9.5 Case study: Interaction plots

Figure 9.12 shows an interaction plot of the number of offenders in different ethnic groups, comparing 2011 to 2021. The raw data are shown in Table 9.4.

Table 9.4: The number of offenders in different ethnic groups in 2011 and in 2021.

group	year	count
Māori	2011	5957
Pasifika	2011	1092
European/Other	2011	5775
Unknown	2011	194
Māori	2021	2869
Pasifika	2021	328
European/Other	2021	1833
Unknown	2021	1589

The purpose of the interaction plot is to show the change in the number of offenders between 2011 and 2021 for each of the ethnic groups. If the lines of the interaction plot were parallel we would conclude that the same change has happened to all ethnic groups; the fact that the lines are not parallel indicates that there have been different changes in some ethnic groups compared to other ethnic groups.⁹

Figure 9.12: An interaction plot showing the change in the number of offenders in different ethnic groups between 2011 and 2021.

The data symbols in Figure 9.12 are straight line segments. The year is encoded as the horizontal start and end position of the lines and the number of offenders is encoded as the vertical start and end position of the lines. The ethnic group is encoded as the colour of the lines. These encodings are effective for decoding the raw data values in Table 9.4 from the end points and the colours of the lines.

In addition, the explicit encodings generate an emergent feature: the angle of the lines. Furthermore, the angle of the lines allow us to decode a data summary: the change in the number of offenders between 2011 and 2021 (Figure 9.6).

An interaction plot is effective because it allows us to decode changes in the data values from the angles of the lines.

By comparison, it is more difficult to decode and compare the change in the number of offenders for each ethnic group in a bar plot like the one shown in Figure 9.13. Partly this is because we have to decode the lengths of two bars for each ethnic group rather than the slope of a single line.¹⁰

On the other hand, individual data values, such as the number of offenders in a single ethnic group for a single year, are easier to decode from the bar plot in Figure 9.13 than from the lines in Figure 9.12. This is an example of the emergent feature (slope) partially obscuring the explicit encodings (horizontal and vertical position) in Figure 9.12. We will discuss this more in Chapter 10.

Figure 9.13: A bar plot showing the number of offenders in different ethnic groups in 2011 and in 2021.

* WHAT IS ASKED
A - Please show each line of the listing below that contains the word "nearer", copied in full.
B - Carry on the case study on interaction plots, starting after its final line.

* MATERIALS PROVIDED
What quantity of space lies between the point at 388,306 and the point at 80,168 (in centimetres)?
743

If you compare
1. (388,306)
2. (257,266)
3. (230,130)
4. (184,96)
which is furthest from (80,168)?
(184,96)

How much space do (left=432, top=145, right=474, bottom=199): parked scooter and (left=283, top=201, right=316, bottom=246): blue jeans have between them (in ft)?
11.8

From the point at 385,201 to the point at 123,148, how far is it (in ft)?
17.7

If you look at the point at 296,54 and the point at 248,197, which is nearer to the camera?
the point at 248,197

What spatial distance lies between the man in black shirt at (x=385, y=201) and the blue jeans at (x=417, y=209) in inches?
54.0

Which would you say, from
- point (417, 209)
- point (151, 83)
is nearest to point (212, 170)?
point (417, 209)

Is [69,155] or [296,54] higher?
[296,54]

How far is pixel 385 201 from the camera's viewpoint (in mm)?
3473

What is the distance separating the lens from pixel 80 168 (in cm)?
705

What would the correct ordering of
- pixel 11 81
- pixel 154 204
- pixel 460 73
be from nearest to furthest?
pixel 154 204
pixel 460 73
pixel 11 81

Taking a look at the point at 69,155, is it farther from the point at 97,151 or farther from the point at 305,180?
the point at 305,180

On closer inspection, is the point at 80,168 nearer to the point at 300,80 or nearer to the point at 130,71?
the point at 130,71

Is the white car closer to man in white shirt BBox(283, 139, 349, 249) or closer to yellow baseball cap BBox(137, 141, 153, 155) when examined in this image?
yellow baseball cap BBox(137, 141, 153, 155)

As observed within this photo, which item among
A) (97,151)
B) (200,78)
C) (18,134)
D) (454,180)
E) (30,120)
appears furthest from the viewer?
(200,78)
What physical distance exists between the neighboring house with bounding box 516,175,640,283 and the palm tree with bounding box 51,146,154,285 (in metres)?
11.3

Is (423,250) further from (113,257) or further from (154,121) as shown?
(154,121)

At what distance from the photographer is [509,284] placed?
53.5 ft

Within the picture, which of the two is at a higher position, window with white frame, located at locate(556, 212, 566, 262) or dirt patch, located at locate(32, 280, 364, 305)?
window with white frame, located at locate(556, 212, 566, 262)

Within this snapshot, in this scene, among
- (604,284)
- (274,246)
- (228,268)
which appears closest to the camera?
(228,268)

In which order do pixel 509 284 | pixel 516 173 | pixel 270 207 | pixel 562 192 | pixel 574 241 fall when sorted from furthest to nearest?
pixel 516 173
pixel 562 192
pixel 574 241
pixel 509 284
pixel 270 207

* EXERCISE ANSWERS
A -
If you look at the point at 296,54 and the point at 248,197, which is nearer to the camera?
On closer inspection, is the point at 80,168 nearer to the point at 300,80 or nearer to the point at 130,71?

B -
9.6 Decoding combinations of visual features

When we combine visual features that are independent, each visual feature can can be decoded separately. In that case, the decoding of the combination can be reduced to the decoding of the individual features. This means that we can determine the effectiveness of a combination of features based on the effectiveness of the individual features. For example, the combination of length and position in a bar plot like Figure 9.1 is effective because length is an effective encoding (for quantitative data) and position is an effective encoding (for qualitative data).

When we combine visual features that interact, the situation is more complicated. There are two parts to consider: the individual features that are being combined and the emergent feature that results from the interaction between the individual features.

One issue is that the individual features may be difficult to decode on their own (Section 9.4). In that case, the effectiveness of the combination is dependent mainly on the emergent feature.

The effectiveness of the emergent feature is straightforward to determine when the emergent feature is one the basic features that we already know about. Examples of this case are combinations of length producing area, as in a mosaic plot (Figure 9.8), and combinations of position producing angle, as in an interaction plot (Figure 9.12). Figure 9.7 shows several other cases of this sort. For example, the combinations of colour features—hue, chroma, and luminance—all just produce different colours.

However, when the emergent feature is not one of the basic features, we need more information to know how that emergent feature will perform. An example of this situation is when a combination of horizontal and vertical positions in a scatter plot produce position in space (Figure 9.4).

Even when the emergent feature is known, another issue is that the emergent feature decodes to a data summary, rather than the raw data values. As we saw in Section 8.4 this creates a problem because there are many possible data summaries to consider and there is less known about how well these decodings perform.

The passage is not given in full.